◆ **Extract to read**
_ _ _ _ _
Is there a compact, built-in way to generate a range of floats from min to max with a given step?
E.g.: range(10, 20, 0.1) [but built-in].
views:
44answers:
2
+3
A:
No, there's nothing built in. It would be really easy to write your static method though. Something like:
public static IEnumerable<float> FloatRange(float min, float max, float step)
{
for (float value = min; value <= max; value += step)
{
yield return value;
}
}
EDIT: An alternative using multiplication, as suggested in comments:
public static IEnumerable<float> FloatRange(float min, float max, float step)
{
for (int i = 0; i < int.MaxValue; i++)
{
float value = min + step * i;
if (value > max)
{
break;
}
yield return value;
}
}
In MiscUtil I have some range code which does funky stuff thanks to Marc Gravell's generic operator stuff, allowing you:
foreach (float x in 10f.To(20f).Step(0.1f))
_ _ _ _ _
◆ **Record list**

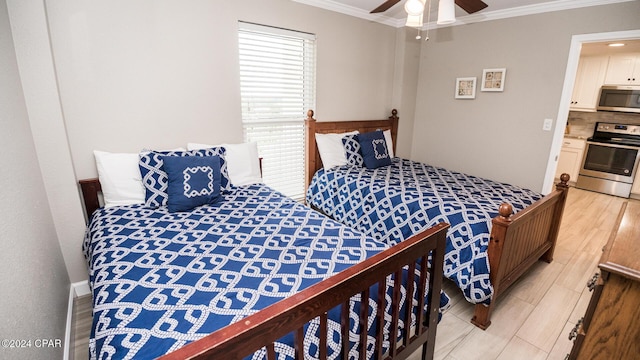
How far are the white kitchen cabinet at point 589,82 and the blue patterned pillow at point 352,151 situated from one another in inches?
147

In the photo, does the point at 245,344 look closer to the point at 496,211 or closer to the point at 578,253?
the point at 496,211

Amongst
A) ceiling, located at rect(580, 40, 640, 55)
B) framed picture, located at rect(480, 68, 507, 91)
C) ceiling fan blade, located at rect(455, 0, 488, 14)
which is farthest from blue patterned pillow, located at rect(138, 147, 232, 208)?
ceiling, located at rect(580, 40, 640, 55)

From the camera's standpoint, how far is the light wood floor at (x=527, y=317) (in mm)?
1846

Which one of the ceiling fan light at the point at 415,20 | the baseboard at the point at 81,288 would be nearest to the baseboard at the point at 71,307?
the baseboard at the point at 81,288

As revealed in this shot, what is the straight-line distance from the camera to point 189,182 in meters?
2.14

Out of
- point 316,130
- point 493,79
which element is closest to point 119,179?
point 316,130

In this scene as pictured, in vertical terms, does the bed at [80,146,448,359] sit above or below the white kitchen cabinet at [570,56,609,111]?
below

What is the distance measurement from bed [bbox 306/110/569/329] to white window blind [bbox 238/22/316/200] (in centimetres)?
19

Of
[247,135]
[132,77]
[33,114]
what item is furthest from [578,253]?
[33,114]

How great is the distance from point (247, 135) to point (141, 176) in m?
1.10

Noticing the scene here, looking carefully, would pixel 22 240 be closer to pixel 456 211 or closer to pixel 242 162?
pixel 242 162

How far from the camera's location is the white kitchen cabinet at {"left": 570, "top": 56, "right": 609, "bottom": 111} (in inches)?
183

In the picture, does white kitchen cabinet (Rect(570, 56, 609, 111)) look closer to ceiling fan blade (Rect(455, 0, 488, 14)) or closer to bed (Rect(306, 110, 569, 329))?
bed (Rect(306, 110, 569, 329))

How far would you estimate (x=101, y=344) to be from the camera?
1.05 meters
_ _ _ _ _
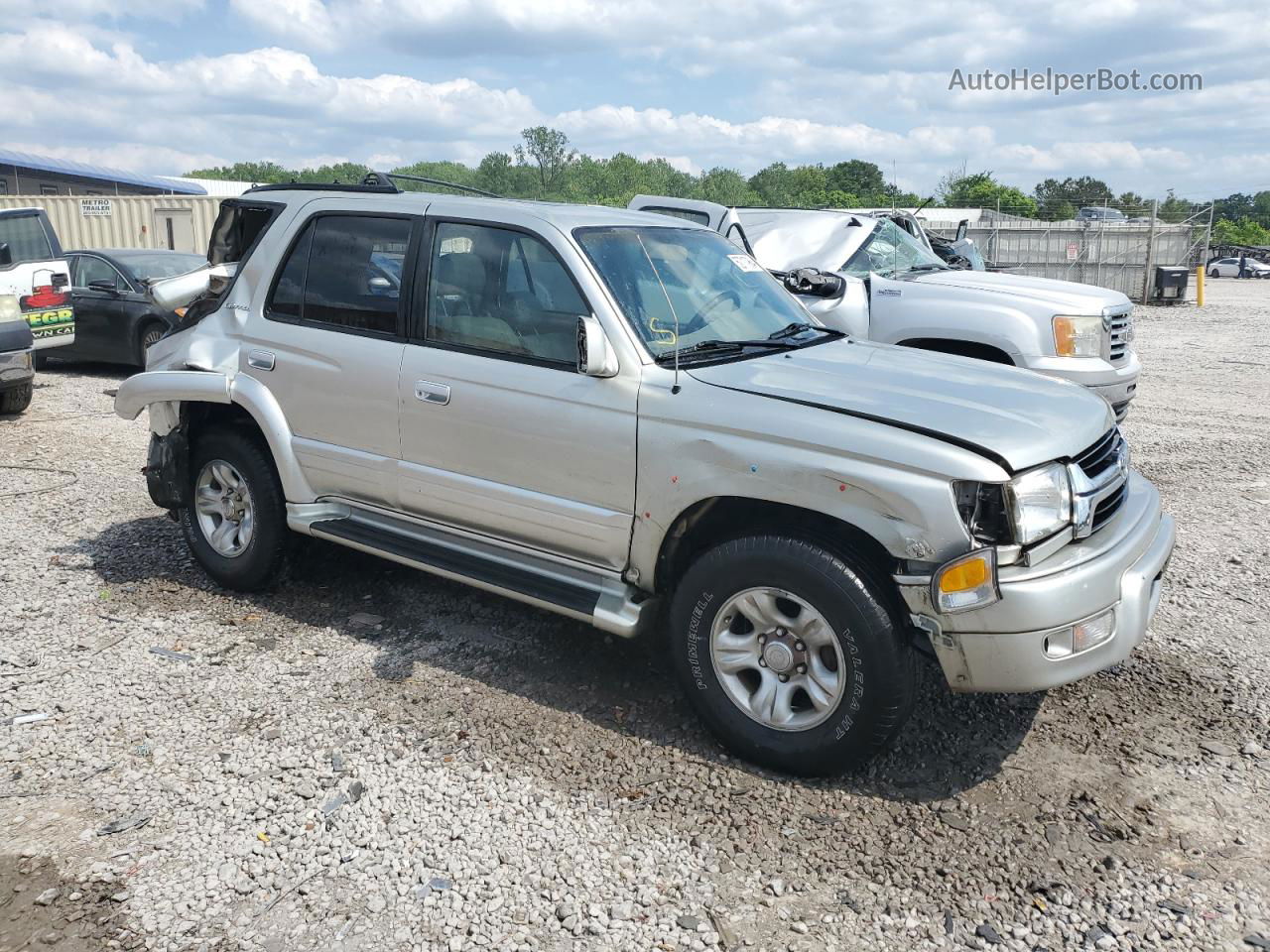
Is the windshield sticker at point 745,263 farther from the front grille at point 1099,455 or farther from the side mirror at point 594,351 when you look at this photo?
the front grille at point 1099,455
_ _ _ _ _
◆ **Stated task A**
List the parameters that the FloatRange method takes in the thread about generating float ranges.
◆ **Stated task B**
Extend the thread about generating float ranges, picking up right after its last line.

◆ **Task result A**
min, max, step

◆ **Task result B**
{
...
}
Jon Skeet
2010-07-30 15:17:38
Thanks Jon. Just curious about a built-in version. :-)
Mau
2010-07-30 15:18:39
Don't use addition, use multiplication for better precision.
liori
2010-07-30 15:21:52
If you want to ensure that you'll hit `max` in the range you'll need an approximate comparison to `max` in the for loop instead of just `<=`. Repeated additions could have you end up slightly higher than the given `max` value. Alternatively you could increment until you're one step less than max and `yield return max;` at the end.
Ron Warholic
2010-07-30 15:22:32
i think comment should be like this "Very very thanks ! Dear jon "
steven spielberg
2010-07-30 15:23:16
@liori: Edited.
Jon Skeet
2010-07-30 15:24:02
@Ron: Yes, you could end up being slightly higher than the given max value - in which case `max` wouldn't be returned, but you'll still terminate. If you want to absolutely guarantee that `max` is returned, you would need to change it, I agree.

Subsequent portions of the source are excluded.